Ну ладно, попробую ещё чуть позже. Занимаюсь работой а потом звоню Гурко ещё раз. Но нет, похоже, хочет переждать сгустившуюся надо мной тучу и отсидеться где-нибудь по-тихому. Наконец, когда все уже расходятся по домам, раздаётся звонок.
— Егор, мы не договорили. Слушаю тебя.
— Марк Борисович, — лечу я с места в карьер, не дожидаясь, когда он снова повесит трубку. — У меня просьба. Вы бы не могли помочь встретиться с Сусловым?
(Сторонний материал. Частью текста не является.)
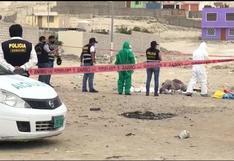 Menor asesinada en Arequipa: Encuentran prendas de la víctima en la casa de sospechoso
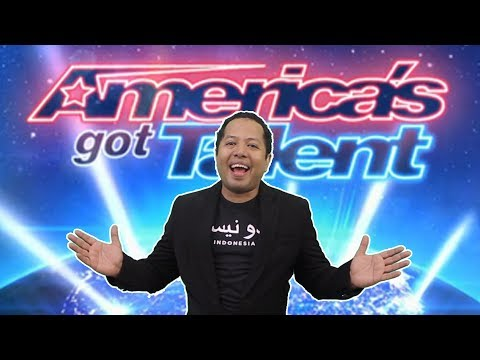 BEST MAGIC IN AMERICA'S GOT TALENT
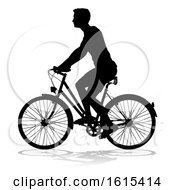 Bike Cyclist Riding Bicycle Silhouette On A White Background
— Ничего себе! — удивляется он. — А звезду с неба тебе не нужно достать? Боюсь, что я такую встречу не смогу устроить. А чего тебе от него надо?
— Да… — не хочу говорить я. — У меня очень серьёзный личный вопрос.
— Настолько серьёзный?
Я не отвечаю. Конечно серьёзный. Потеря армии никак не входит в мои планы. Совершенно не входит…
— Ладно, — соглашается он. — посмотрим, что можно будет сделать.
Вечером звонит Цвет.
— Здорово, — приветствую его я. — Приехал?
— Приехал, да. Уж пару дней как.
— Всё нормально?
— Да, путём, — отвечает он. — Нормально. Слушай, тут этот чудак, Уголёк, предлагает поужинать, хочет обсудить дела кое-какие. Ты как, можешь?